On doit rappeler que la France dépense d'ores et déjà beaucoup plus que la moyenne des pays de l'OCDE pour l'enseignement scolaire (4,3 % de son produit intérieur brut, contre 3,6 %) 128 ( * ) , en particulier pour le second degré, notamment parce que le nombre moyen d'élèves par enseignant équivalent-temps plein dans le second degré est relativement faible (12,3 en France, contre 10,2 en Italie et 11,0 en Espagne ; mais 14,5 au Royaume-Uni ; 14,6 en Suède ; 15,1 au Japon ; 15,2 en Allemagne ; 15,9 aux Etats-Unis ; 17,1 aux Pays-Bas et 17,8 au Canada) 129 ( * ) . Cela confirme, s'il en était besoin, qu'il n'y a aucun lien mécanique entre les dépenses et les résultats .

A moyen terme, une autre gestion des effectifs enseignants doit être trouvée. Elle passe vraisemblablement par un élargissement du champ d'intervention des enseignants du secondaire. La fluidité des cursus scolaires, ainsi que la pluridisciplinarité du corps professoral, doivent permettre une réduction des effectifs, à qualité d'enseignement constante.

Plus généralement, pour atteindre l'objectif de réduction des effectifs, aucun sujet ne peut être tabou, qu'il s'agisse du temps de travail, de la rémunération au mérite, qui pourrait permettre une croissance de la productivité par agent, ou de l'absentéisme . A titre d'exemple, le taux d'absentéisme à la direction générale des impôts, pourtant loin de constituer un record dans le domaine, s'établit à 16,5, bien au-delà des ratios constatés dans le secteur privé, même dans les entreprises où les conditions de travail s'avèrent bien plus pénibles.

* 126 Rapport d'information n° 25 (2003-2004).

* 127 Rapport général, tome III, Annexe 24, « jeunesse et enseignement scolaire » fait au nom de la commission des finances du Sénat.

* 128 En 2000. Source : OCDE, Regards sur l'éducation, 2003.

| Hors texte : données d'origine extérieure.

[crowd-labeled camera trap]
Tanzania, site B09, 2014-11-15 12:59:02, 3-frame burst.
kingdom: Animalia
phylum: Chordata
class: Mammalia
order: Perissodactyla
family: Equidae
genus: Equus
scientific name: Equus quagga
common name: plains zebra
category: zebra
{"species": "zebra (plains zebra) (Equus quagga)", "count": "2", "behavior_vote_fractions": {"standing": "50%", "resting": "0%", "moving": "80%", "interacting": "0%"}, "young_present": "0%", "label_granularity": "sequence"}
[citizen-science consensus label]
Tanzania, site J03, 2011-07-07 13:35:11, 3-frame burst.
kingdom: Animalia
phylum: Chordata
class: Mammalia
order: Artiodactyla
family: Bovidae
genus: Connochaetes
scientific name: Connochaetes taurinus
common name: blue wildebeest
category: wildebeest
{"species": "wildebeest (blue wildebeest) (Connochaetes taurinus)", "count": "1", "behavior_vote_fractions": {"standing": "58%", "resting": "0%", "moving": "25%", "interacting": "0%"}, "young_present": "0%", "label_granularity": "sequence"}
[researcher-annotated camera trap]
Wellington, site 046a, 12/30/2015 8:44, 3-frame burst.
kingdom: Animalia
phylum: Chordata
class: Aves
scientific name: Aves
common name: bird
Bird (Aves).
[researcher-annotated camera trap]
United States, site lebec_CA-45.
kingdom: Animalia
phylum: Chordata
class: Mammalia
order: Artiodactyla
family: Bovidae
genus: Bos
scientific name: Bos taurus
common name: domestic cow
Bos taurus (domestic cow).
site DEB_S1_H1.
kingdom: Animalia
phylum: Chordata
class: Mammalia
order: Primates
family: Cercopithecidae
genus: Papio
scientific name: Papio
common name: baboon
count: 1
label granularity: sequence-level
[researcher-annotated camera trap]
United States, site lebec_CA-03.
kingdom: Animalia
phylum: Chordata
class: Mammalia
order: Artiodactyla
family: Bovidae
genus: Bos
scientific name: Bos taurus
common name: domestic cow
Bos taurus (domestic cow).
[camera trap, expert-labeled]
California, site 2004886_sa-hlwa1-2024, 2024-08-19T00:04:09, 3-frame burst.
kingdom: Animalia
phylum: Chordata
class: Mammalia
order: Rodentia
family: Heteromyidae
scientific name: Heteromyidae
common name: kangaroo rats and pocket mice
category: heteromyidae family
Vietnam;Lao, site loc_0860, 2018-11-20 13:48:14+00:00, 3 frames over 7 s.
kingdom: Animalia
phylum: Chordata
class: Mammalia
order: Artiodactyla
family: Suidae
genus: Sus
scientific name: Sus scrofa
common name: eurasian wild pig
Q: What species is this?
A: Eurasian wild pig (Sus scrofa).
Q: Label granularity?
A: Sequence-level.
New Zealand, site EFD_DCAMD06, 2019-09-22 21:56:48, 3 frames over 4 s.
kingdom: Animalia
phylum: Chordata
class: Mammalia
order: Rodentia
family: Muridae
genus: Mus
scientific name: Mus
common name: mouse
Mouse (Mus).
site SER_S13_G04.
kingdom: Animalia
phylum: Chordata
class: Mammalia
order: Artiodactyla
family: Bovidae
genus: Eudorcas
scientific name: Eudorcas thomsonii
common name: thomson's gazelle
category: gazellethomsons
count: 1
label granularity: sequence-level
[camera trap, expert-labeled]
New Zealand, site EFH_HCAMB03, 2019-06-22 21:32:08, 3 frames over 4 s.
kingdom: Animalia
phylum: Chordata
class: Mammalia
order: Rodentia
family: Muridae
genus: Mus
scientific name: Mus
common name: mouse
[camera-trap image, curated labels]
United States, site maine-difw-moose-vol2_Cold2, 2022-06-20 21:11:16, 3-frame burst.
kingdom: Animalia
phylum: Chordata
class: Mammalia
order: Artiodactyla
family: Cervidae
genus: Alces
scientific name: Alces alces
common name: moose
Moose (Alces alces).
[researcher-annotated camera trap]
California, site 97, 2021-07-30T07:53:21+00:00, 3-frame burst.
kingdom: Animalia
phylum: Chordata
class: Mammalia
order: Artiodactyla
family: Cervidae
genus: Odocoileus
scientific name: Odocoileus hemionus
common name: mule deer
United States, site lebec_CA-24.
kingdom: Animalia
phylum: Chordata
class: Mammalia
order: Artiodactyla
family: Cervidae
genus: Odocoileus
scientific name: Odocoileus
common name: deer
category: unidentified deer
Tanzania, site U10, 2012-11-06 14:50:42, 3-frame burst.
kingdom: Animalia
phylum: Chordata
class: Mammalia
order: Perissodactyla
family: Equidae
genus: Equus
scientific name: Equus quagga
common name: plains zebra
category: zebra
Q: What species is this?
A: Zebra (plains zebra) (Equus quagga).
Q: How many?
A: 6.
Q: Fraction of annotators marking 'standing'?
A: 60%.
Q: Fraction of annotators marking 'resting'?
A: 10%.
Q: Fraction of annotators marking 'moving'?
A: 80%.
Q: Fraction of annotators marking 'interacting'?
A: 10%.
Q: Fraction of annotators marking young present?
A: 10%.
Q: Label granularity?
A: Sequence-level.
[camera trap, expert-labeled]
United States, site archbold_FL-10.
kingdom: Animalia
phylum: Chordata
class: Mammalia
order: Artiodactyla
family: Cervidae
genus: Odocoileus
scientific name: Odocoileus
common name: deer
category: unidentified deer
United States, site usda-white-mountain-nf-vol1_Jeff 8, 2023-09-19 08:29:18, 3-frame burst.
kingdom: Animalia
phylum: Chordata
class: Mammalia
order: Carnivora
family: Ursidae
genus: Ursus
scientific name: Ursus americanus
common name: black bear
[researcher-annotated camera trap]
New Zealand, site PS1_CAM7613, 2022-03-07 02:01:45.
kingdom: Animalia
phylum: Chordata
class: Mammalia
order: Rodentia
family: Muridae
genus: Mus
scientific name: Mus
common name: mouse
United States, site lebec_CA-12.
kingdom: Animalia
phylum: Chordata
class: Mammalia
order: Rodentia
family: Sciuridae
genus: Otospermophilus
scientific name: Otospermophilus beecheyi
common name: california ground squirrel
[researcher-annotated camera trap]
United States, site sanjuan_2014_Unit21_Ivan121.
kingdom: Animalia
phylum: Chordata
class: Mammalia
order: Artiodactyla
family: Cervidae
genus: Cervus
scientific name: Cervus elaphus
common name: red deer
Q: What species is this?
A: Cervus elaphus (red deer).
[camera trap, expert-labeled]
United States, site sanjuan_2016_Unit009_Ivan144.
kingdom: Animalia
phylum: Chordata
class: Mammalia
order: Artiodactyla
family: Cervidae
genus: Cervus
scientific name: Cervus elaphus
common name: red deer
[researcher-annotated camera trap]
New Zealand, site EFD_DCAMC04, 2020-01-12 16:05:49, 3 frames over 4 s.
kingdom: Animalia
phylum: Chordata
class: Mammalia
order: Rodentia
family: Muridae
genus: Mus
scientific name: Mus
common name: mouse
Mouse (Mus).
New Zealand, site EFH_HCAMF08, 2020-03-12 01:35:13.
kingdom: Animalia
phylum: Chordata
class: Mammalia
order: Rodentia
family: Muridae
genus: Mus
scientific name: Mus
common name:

* 129 Selon les calculs publiés par l'OCDE en 2003 (mais portant sur l'an 2000), les dépenses par élève ou étudiant, exprimées en parité des pouvoir d'achat, sont, en France, par rapport à la moyenne des pays de l'OCDE, inférieures de 0,4 % pour l'école maternelle et supérieures de 2  % pour l'école primaire, mais supérieures de 27 % pour le collège et de 37 % pour le lycée, alors qu'elles sont inférieures de 13 % pour l'enseignement supérieur. La France ce caractérise également par un paradoxe, puisqu'elle est l'un des pays où les horaires de classes des élèves du second degré sont les plus lourds, alors que les obligations de présence des enseignants y sont relativement réduites, ce qui explique qu'elle ne se place pas aussi favorablement pour le nombre d'élèves par classe.